Shesol, the author of the Roosevelt book “Supreme Power,” said there are obvious parallels to the Supreme Court’s consideration of the progressive New Deal legislation.
Both concern the scope of federal authority and how “the national government is empowered to deal with national problems,” he said.
But the stakes were considerably higher in Roosevelt’s time, and public opinion shifted overwhelmingly to endorse the necessity of the New Deal programs, Shesol said. The string of Roosevelt’s programs reviewed by the court gave the justices a way to adjust to that new reality.
Lee Epstein, a political scientist and lecturer at the University of Southern California Gould School of Law who studies public opinion and the court, says the case will not have lasting impact on the court’s reputation no matter the outcome.
“I think it’s one of those cases where they have the freedom to do what they want,” she said.
But she noted the court’s partisan divide, which fits neatly into its usual ideological lineup. Roberts and Justices Antonin Scalia, Anthony M. Kennedy, Clarence Thomas and Samuel A. Alito Jr. were appointed by Republican presidents, Justices Ruth Bader Ginsburg, Stephen G. Breyer, Sonia Sotomayor and Elena Kagan by Democrats.

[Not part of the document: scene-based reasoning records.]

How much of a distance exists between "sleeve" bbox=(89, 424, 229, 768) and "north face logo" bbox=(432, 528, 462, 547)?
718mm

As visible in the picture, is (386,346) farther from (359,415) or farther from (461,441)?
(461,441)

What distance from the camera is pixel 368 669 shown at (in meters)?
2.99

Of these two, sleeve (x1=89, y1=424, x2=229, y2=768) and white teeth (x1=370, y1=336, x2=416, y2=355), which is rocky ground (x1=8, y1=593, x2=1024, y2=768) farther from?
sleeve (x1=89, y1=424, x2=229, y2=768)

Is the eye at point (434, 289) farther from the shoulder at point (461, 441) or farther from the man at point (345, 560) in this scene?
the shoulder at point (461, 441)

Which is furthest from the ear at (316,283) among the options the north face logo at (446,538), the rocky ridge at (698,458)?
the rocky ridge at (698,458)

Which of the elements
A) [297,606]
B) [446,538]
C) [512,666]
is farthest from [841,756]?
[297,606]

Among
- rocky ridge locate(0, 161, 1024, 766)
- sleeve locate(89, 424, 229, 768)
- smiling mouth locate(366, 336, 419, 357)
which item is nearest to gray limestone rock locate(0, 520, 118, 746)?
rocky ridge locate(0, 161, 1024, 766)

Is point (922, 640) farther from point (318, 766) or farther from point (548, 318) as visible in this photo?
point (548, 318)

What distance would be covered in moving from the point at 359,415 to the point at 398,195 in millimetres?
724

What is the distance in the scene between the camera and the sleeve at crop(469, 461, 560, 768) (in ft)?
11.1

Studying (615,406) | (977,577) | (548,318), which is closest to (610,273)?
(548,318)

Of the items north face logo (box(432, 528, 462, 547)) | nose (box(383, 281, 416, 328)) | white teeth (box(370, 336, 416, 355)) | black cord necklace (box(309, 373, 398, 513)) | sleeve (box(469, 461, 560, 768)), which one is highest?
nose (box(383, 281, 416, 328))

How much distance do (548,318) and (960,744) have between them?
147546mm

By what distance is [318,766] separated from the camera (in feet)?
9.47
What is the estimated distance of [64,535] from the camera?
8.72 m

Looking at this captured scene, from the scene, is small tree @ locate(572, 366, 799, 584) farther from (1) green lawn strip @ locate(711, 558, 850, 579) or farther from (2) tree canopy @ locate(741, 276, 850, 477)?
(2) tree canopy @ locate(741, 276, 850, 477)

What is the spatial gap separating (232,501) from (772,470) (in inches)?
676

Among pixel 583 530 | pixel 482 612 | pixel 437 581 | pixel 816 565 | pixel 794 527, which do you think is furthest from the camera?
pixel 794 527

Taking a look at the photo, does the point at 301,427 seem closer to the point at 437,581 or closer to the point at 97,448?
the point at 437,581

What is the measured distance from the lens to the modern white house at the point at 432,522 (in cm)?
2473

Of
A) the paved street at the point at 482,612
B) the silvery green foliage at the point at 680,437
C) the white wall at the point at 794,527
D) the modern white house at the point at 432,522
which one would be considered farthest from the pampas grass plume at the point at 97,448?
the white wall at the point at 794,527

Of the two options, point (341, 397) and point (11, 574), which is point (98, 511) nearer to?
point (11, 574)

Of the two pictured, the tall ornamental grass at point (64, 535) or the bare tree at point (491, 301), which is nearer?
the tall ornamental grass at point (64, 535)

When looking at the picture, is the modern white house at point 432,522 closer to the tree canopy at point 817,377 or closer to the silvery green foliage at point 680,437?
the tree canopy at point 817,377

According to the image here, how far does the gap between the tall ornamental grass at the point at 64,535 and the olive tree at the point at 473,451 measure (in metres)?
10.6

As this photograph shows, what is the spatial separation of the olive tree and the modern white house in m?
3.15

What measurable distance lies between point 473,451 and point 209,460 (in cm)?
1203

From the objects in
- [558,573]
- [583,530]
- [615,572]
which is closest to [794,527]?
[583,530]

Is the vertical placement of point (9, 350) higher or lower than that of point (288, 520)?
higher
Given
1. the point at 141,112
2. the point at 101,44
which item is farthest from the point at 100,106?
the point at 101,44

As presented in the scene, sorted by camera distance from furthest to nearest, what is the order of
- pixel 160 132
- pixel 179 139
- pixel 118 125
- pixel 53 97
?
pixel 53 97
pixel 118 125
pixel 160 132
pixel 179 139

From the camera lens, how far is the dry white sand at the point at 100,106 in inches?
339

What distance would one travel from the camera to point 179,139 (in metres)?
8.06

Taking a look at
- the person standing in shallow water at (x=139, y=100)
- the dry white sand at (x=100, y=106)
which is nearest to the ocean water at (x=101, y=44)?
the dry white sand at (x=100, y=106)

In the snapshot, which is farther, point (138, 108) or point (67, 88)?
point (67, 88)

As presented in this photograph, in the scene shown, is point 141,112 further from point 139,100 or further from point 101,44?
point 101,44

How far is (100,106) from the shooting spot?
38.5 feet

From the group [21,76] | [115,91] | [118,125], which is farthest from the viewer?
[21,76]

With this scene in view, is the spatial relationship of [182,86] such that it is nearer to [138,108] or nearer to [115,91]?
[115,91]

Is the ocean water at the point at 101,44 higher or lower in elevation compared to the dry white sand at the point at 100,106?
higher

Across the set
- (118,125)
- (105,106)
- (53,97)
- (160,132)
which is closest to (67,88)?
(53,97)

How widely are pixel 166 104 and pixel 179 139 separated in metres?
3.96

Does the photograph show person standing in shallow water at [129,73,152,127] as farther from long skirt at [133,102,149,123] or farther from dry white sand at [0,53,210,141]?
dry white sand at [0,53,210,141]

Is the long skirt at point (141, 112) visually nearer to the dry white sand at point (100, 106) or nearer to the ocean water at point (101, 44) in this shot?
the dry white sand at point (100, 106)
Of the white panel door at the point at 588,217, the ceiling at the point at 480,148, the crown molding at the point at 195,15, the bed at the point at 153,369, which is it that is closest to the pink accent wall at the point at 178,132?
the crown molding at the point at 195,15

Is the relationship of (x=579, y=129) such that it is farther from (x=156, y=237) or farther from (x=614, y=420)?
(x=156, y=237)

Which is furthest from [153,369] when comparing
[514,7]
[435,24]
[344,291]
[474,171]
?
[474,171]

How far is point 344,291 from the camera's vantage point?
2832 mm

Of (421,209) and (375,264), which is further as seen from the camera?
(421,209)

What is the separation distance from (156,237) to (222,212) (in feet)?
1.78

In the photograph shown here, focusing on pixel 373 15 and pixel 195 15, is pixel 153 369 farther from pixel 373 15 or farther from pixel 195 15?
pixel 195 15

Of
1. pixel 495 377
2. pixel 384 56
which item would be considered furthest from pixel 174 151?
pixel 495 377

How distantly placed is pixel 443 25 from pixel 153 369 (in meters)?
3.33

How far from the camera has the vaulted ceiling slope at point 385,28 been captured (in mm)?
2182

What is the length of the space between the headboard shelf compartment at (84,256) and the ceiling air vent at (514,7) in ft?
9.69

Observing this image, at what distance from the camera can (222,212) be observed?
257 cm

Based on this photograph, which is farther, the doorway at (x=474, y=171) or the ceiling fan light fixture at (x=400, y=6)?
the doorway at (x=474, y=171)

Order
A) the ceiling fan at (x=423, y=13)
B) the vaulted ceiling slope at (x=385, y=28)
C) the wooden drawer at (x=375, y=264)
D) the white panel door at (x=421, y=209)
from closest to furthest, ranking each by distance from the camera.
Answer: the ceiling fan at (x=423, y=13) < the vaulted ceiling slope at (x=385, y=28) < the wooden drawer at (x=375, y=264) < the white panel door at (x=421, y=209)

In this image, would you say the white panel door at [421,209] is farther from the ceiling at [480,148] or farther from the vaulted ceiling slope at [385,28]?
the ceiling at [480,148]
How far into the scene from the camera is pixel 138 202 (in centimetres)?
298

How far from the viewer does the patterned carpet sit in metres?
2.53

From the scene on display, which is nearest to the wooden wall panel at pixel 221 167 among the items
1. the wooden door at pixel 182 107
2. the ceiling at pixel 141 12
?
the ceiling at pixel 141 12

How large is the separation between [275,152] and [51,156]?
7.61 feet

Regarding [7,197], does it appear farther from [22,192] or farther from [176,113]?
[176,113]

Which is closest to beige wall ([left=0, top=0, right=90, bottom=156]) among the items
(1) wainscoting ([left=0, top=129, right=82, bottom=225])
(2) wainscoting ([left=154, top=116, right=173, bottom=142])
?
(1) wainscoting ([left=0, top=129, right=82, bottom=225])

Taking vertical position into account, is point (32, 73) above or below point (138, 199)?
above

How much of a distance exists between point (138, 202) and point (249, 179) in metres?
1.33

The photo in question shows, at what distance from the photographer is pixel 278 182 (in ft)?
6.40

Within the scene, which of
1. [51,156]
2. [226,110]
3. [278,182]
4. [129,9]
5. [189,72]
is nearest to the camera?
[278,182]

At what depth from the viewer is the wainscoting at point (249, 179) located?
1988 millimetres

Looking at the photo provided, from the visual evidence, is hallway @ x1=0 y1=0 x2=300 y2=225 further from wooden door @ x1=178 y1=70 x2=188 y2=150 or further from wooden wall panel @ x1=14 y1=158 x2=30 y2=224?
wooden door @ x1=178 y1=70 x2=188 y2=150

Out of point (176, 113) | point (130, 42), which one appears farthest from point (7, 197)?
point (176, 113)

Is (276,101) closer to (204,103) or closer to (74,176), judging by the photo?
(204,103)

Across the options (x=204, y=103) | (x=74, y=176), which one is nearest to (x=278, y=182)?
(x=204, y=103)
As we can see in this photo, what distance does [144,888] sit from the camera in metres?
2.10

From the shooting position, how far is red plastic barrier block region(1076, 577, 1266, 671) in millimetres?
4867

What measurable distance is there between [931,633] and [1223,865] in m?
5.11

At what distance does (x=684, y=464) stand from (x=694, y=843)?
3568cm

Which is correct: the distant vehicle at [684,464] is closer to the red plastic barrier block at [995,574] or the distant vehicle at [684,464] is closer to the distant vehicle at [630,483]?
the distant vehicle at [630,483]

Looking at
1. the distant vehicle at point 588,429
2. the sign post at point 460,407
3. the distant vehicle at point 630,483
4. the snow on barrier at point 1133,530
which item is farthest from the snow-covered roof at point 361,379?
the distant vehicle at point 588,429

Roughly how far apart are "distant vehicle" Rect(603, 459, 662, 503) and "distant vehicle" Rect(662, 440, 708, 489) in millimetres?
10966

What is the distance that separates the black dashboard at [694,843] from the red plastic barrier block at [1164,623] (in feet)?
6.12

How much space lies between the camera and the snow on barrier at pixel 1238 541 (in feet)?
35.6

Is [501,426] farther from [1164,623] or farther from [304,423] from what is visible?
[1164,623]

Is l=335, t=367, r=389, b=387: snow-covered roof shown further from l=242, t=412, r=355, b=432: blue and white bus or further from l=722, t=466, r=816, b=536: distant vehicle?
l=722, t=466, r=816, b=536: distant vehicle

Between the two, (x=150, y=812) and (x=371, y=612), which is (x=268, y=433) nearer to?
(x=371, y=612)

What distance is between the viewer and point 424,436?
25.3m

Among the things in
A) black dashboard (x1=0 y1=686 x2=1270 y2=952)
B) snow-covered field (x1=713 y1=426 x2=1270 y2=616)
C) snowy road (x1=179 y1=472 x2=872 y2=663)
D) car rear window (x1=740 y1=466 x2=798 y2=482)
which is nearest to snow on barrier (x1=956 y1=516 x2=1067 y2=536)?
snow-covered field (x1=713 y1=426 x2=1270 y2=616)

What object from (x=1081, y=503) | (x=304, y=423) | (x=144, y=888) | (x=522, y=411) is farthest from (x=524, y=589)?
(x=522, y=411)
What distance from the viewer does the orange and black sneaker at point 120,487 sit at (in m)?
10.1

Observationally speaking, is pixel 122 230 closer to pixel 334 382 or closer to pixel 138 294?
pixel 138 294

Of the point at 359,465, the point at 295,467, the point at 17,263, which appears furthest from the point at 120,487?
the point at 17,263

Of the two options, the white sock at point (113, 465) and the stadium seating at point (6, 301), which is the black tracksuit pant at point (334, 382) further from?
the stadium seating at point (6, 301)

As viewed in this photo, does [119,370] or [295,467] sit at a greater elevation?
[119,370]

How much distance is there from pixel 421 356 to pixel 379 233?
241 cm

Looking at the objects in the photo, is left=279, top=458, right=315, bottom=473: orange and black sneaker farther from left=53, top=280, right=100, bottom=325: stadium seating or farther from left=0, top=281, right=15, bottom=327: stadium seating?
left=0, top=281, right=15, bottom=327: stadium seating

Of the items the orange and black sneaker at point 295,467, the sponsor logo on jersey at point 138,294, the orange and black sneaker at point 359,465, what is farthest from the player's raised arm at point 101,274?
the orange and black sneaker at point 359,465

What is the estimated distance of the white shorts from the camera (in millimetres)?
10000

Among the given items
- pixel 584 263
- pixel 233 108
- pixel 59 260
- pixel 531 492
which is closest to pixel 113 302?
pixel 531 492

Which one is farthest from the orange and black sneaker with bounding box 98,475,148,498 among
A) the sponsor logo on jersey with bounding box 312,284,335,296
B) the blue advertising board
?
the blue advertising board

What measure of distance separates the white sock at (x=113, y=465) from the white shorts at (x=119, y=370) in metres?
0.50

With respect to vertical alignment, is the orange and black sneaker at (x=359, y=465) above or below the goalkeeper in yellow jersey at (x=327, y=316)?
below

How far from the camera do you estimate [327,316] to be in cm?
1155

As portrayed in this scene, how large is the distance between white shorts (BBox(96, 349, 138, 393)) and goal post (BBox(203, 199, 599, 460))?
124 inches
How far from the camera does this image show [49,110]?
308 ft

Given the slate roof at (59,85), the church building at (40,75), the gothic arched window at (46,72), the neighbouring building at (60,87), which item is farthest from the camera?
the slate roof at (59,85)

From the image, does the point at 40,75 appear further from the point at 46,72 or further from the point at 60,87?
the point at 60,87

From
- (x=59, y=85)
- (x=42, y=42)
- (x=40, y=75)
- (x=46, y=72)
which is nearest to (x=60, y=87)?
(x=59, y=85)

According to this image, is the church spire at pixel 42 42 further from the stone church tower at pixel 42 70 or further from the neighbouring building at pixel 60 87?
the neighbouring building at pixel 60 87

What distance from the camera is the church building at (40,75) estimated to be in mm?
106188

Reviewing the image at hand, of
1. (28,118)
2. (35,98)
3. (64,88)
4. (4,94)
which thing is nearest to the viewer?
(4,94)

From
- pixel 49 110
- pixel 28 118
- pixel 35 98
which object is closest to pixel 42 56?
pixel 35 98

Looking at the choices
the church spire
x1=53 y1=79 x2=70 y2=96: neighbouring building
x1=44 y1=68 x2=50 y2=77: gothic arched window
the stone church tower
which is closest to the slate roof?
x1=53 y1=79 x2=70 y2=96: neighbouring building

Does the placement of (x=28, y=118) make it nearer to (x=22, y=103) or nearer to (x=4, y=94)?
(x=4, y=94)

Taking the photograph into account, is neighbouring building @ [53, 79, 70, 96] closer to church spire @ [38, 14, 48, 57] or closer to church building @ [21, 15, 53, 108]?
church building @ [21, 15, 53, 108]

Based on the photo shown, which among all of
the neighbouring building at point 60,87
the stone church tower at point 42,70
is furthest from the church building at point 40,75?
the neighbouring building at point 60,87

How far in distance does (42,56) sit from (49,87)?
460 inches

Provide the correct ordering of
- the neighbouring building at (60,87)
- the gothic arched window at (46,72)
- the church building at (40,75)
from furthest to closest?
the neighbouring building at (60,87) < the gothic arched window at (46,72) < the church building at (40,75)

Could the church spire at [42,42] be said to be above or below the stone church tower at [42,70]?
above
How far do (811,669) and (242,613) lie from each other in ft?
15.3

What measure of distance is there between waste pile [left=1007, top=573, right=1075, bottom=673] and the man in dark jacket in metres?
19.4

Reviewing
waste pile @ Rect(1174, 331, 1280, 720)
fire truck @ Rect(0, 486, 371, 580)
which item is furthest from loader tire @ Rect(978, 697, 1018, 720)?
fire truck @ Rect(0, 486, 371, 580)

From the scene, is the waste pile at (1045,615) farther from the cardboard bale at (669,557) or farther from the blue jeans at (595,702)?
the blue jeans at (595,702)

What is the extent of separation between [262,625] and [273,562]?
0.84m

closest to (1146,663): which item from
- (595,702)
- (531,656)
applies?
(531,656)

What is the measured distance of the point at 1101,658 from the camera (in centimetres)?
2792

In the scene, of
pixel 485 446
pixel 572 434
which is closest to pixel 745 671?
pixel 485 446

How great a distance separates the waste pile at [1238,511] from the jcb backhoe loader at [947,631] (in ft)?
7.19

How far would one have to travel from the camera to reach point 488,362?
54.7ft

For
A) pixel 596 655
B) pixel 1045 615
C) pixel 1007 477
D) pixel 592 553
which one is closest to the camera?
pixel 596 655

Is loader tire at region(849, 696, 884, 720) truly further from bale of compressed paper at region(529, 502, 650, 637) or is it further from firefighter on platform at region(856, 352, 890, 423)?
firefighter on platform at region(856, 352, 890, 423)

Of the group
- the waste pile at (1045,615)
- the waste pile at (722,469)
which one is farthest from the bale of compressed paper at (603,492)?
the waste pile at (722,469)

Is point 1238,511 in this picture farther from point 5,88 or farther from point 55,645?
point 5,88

Since those appointed by Democrats seem likely to uphold a broad reading of government’s powers, a 5 to 4 decision would highlight the partisan divide.
When Epstein considers the court and reads the arguments in the case, she said she sees a conflict between the justices’ personal ideologies and what the court’s precedents seem to forecast.
“The political-scientist side of me sees it 5 to 4” to strike the law, she said. “The law professor side of me sees it 6 to 3 to uphold.”
Somewhat presciently, as Washington lawyer Adam J. White noted recently in the Weekly Standard, Obama talked as a senator about how Supreme Court justices might decide difficult cases.
He set as examples cases where “the constitutional text will not be directly on point” and cases looking at “whether the Commerce Clause empowers Congress to speak on those issues of broad national concern that may be only tangentially related to what is easily defined as interstate commerce.”
In such tough cases, he said, “the critical ingredient is supplied by what is in the judge’s heart.”
Unfortunately for Obama, as his signature domestic achievement goes before the Supreme Court, that missing ingredient was the reason he gave for voting against the confirmation of Roberts.